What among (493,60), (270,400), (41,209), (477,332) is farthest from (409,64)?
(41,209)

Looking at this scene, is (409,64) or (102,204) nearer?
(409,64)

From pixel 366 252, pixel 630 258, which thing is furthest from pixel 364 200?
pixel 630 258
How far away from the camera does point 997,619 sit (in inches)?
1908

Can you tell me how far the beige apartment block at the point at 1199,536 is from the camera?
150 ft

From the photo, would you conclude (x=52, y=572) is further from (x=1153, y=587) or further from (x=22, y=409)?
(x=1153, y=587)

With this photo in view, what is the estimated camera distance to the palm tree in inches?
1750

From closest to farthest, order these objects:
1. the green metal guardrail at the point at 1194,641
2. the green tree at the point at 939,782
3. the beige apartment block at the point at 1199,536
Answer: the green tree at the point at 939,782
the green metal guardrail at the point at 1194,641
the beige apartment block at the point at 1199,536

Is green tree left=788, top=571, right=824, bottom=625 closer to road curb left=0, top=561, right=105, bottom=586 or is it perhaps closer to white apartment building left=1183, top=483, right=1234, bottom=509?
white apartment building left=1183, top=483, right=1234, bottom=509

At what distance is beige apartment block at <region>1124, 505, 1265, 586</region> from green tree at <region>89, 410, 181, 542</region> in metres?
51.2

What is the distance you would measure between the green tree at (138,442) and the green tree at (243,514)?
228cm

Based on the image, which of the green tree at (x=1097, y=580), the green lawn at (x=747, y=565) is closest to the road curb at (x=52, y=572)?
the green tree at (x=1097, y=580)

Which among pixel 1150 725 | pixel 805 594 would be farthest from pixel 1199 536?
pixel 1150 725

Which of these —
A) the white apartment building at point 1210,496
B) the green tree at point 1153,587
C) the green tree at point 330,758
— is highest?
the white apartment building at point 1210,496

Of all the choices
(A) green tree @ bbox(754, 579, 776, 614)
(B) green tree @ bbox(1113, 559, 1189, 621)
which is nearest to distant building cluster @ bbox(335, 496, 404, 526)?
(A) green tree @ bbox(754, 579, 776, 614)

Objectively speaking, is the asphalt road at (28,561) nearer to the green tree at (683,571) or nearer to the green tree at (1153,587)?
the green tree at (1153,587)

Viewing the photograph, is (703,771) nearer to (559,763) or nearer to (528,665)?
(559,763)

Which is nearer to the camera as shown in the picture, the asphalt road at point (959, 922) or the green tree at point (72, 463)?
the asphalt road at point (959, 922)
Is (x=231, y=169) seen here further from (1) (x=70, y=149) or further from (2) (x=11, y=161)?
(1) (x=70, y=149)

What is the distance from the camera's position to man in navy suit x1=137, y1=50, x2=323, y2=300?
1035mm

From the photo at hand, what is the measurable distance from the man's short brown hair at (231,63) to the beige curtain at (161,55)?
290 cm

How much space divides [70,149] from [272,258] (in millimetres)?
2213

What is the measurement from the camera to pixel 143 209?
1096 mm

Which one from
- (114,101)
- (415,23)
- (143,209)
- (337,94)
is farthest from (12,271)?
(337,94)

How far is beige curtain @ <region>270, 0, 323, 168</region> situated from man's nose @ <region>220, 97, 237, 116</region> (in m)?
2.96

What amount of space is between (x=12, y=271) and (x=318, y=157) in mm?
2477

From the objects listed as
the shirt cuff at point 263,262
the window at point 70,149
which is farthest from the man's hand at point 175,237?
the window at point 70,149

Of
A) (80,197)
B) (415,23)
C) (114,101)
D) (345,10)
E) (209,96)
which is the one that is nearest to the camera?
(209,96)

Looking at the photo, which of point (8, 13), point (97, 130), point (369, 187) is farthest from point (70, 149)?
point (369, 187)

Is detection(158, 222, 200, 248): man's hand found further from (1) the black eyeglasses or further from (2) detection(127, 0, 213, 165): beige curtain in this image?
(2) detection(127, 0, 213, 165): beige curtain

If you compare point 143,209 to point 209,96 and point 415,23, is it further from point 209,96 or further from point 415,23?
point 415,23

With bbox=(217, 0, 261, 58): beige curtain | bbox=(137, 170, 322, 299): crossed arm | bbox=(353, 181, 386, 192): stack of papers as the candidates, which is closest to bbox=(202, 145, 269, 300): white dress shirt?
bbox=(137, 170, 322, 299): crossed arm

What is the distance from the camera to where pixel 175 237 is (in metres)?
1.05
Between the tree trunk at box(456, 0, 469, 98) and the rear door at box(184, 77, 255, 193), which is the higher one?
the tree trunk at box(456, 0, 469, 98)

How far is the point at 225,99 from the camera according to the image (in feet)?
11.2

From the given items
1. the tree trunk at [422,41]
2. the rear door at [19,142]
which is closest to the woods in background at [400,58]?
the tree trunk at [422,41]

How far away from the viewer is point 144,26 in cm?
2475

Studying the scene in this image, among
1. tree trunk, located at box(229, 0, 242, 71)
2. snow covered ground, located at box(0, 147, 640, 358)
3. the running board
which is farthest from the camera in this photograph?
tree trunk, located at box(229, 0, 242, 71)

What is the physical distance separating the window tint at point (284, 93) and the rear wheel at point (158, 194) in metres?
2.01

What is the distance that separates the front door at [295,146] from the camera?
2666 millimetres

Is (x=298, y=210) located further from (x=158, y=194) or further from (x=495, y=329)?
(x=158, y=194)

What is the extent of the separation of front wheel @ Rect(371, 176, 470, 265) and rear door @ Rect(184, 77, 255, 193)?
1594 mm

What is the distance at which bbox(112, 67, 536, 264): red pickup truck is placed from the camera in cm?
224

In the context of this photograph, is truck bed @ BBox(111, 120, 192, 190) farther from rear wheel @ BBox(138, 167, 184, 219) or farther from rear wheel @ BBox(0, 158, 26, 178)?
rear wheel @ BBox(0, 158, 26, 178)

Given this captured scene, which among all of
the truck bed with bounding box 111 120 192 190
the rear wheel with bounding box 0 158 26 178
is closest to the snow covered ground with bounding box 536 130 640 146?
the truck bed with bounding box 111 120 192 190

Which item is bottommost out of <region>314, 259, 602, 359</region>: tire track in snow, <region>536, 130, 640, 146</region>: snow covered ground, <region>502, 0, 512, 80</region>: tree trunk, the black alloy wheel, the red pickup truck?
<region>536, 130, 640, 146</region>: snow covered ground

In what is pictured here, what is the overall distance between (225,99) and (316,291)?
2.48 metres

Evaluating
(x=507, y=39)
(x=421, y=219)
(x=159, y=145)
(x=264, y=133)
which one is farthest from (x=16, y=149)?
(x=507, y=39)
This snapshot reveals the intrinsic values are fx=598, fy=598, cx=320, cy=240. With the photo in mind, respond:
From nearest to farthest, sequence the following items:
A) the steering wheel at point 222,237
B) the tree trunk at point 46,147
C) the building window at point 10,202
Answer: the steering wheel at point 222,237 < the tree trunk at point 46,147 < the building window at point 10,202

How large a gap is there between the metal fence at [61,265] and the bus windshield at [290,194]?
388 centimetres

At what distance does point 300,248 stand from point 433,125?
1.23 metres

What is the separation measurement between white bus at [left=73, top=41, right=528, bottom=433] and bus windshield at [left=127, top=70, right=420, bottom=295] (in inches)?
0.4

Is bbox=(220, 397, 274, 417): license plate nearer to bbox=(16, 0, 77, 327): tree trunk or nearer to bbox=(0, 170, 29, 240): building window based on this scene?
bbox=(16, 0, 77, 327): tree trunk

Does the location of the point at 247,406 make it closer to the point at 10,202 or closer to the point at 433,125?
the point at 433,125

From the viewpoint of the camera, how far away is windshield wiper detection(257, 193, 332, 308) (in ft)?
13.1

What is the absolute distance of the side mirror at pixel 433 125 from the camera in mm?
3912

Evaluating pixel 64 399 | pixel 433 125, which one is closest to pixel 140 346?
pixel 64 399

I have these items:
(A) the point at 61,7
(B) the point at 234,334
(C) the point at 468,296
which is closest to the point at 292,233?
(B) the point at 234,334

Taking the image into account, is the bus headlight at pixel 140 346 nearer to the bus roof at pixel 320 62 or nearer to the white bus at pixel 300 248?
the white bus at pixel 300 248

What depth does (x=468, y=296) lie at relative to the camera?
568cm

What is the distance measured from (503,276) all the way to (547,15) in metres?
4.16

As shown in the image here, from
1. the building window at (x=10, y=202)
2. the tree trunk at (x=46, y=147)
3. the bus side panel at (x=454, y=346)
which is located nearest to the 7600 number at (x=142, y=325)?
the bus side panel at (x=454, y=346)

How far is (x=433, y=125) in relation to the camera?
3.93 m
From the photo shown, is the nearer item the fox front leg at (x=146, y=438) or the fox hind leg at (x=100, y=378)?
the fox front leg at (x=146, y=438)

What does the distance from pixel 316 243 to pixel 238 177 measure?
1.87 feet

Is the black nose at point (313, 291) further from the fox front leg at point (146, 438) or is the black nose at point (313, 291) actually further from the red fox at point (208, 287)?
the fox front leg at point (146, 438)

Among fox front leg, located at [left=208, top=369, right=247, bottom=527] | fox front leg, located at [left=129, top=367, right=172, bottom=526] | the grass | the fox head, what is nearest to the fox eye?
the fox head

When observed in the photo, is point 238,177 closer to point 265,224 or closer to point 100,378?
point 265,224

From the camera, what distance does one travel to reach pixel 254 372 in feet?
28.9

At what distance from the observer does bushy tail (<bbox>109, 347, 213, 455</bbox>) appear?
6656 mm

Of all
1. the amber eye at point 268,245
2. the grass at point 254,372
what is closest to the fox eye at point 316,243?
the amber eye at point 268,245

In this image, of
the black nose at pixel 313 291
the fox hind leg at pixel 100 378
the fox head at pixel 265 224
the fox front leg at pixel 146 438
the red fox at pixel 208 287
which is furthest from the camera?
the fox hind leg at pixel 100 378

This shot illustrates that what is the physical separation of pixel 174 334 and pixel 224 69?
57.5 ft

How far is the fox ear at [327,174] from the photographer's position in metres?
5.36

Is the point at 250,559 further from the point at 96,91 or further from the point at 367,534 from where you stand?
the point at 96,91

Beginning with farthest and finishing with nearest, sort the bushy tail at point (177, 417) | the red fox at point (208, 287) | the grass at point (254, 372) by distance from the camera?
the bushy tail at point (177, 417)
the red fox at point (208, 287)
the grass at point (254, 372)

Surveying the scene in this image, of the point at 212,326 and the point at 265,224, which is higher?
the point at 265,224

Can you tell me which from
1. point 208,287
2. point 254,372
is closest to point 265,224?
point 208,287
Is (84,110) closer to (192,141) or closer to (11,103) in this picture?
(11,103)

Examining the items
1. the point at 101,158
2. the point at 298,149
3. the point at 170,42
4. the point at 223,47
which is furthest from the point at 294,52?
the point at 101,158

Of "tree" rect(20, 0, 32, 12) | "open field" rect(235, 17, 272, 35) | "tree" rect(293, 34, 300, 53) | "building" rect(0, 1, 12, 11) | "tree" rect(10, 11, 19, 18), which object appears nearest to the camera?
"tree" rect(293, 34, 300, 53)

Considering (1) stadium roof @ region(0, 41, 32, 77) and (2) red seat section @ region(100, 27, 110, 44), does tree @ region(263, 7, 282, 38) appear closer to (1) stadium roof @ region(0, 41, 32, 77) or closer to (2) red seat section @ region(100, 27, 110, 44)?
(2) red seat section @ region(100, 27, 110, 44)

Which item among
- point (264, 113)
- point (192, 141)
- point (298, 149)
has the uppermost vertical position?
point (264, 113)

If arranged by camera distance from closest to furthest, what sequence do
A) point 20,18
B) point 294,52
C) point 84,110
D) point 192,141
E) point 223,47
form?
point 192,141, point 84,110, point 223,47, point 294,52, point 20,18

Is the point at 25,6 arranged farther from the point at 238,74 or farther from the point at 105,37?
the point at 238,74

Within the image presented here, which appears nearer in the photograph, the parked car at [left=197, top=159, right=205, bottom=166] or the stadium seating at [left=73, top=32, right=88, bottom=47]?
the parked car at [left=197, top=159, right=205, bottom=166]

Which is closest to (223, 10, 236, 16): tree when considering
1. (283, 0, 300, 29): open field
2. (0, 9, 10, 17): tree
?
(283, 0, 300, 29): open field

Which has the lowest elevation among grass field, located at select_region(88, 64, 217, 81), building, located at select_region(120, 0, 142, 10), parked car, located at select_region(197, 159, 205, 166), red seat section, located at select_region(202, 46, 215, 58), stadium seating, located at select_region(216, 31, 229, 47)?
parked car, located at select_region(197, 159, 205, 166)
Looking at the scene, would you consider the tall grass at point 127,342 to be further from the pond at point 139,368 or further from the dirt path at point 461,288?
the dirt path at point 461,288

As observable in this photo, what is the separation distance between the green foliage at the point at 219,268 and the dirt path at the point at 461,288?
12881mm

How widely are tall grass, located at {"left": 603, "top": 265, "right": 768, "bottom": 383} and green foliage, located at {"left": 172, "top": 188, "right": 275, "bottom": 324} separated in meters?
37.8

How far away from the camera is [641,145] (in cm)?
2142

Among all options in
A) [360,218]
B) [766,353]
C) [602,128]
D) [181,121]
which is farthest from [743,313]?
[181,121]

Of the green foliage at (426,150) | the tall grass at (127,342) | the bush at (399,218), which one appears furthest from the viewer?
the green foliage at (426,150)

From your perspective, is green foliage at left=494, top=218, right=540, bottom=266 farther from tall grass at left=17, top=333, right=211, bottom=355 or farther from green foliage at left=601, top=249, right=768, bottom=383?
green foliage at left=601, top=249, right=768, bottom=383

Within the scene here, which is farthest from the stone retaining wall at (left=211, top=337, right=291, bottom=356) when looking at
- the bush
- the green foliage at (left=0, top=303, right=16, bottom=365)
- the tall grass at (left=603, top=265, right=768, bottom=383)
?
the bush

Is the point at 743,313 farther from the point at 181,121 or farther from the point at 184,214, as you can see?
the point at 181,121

-.-.-

** EXERCISE AIM **
Output, unchanged, the lines from the line with "How widely are" through the final line of the material.

** EXERCISE RESPONSE **
How widely are tall grass, located at {"left": 603, "top": 265, "right": 768, "bottom": 383} and green foliage, located at {"left": 172, "top": 188, "right": 275, "bottom": 324} separated in meters?
37.8

How far away from the camera is [641,145] (in cm)?
2142

Among all options in
A) [360,218]
B) [766,353]
C) [602,128]
D) [181,121]
which is farthest from [743,313]?
[181,121]

Of the green foliage at (426,150) | the tall grass at (127,342) | the bush at (399,218), which one appears furthest from the viewer?
the green foliage at (426,150)

From your perspective, is green foliage at left=494, top=218, right=540, bottom=266 farther from tall grass at left=17, top=333, right=211, bottom=355 or farther from green foliage at left=601, top=249, right=768, bottom=383?
green foliage at left=601, top=249, right=768, bottom=383

Within the scene here, which is farthest from the stone retaining wall at (left=211, top=337, right=291, bottom=356) when looking at
- the bush
- the green foliage at (left=0, top=303, right=16, bottom=365)
- the tall grass at (left=603, top=265, right=768, bottom=383)
?
the bush

Is the point at 743,313 farther from the point at 181,121 or farther from the point at 184,214, as you can see?
the point at 181,121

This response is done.